EXTRAIT DU TEXTE
○ ○ ○ ○

Prof. Richard Falk a donné lundi 18 septembre 2017 une conférence à l’EHESS organisée conjointement par l’AURDIP et le séminaire « Penser l’expérience palestinienne » de l’Institut d’études de l’Islam et des sociétés du monde musulman (IISMM)

 

Titre : Envisager l’avenir palestinien (Envisioning the Palestinian Future)

Résumé : La réalisation des droits des Palestiniens et l’établissement d’une paix durable dépend d’un accord sur une solution négociée sur la base de l’égalité entre les deux peuples. L’égalité tranche avec l’inégalité qui a façonné les efforts passés pour mettre fin au conflit. La conférence réfléchira à la manière et aux moyens par lesquels Israël peut accepter les prémisses de l’égalité entre Juifs et Palestiniens, qui est une cécessité pour la paix.

Richard Falk est professeur émérite de droit international à l’Université de Princeton, et actuellement directeur du projet “Global Climate Change, Human Security, and Democracy,” à l’Université de Califonie (Santa Barbara). Il a écrit un grand nombre d’ouvrages sur le droit international et est depuis 2008 rapporteur spécial des Nations unies sur la « situation des droits de l’homme dans les territoires palestiniens occupés depuis 1967 ». Il a également d’autres activités humanitaires, comme la présidence de la Nuclear Age Peace Foundation

Transcription de la conférence de Richard Falk :

Merci à tous pour ces mots d’introduction si précieux. Je suis très heureux de cette opportunité de vous rencontrer aujourd’hui dans ce site universitaire et je m’excuse de ne pouvoir vous parler en français. Je viens d’un pays sous-développé, surtout culturellement. Aussi nous sommes nous trop habitués à soumettre les autres à notre pauvre version américaine de l’anglais.

Ce que je veux essayer de dire met l’accent sur la question de savoir pourquoi nous avons senti qu’il était important de déplacer notre intérêt pour ceux qui cherchent une paix durable entre les deux peuples, de « mettre fin à l’occupation » à ce que nous appelons « mettre fin à l’apartheid ». Et là est le point central de la politique, ou de l’implication politique de ce rapport controversé de l’ONU, dont j’ai été l’un des coauteurs.

○ ○ ○ ○

INFORMATIONS FOURNIES

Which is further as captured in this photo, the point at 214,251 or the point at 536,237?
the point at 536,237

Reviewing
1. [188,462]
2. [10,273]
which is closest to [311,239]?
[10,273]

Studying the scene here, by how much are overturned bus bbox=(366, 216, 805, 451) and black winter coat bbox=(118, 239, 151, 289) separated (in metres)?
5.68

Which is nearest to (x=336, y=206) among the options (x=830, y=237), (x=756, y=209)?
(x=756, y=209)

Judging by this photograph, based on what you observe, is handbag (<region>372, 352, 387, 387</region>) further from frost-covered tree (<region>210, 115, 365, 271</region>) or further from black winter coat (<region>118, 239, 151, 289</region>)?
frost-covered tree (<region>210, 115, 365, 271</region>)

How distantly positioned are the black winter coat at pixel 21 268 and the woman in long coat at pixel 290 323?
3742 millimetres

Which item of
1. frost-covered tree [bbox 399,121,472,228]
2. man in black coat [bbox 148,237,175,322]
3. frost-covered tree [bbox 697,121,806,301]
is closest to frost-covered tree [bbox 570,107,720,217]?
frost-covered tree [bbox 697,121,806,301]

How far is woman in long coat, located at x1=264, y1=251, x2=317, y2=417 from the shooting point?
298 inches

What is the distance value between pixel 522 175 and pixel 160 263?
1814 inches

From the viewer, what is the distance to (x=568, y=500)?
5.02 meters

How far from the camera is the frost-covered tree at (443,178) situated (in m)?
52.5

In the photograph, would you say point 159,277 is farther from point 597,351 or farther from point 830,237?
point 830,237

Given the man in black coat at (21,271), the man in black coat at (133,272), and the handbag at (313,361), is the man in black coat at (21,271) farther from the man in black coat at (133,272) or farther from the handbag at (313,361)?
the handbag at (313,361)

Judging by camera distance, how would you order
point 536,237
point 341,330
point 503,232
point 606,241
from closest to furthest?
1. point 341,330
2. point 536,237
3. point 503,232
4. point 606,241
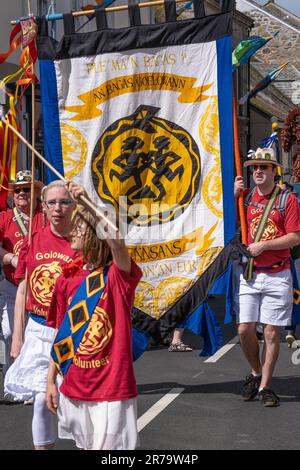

○ ○ ○ ○

DÉTAILS DE LA TÂCHE
Dans l'extrait sur la conférence de Richard Falk, de quelle université est-il professeur émérite de droit international ? Répondez en une phrase, s'il vous plaît.

RÉPONSE COMPLÈTE
Richard Falk est professeur émérite de droit international à l'Université de Princeton.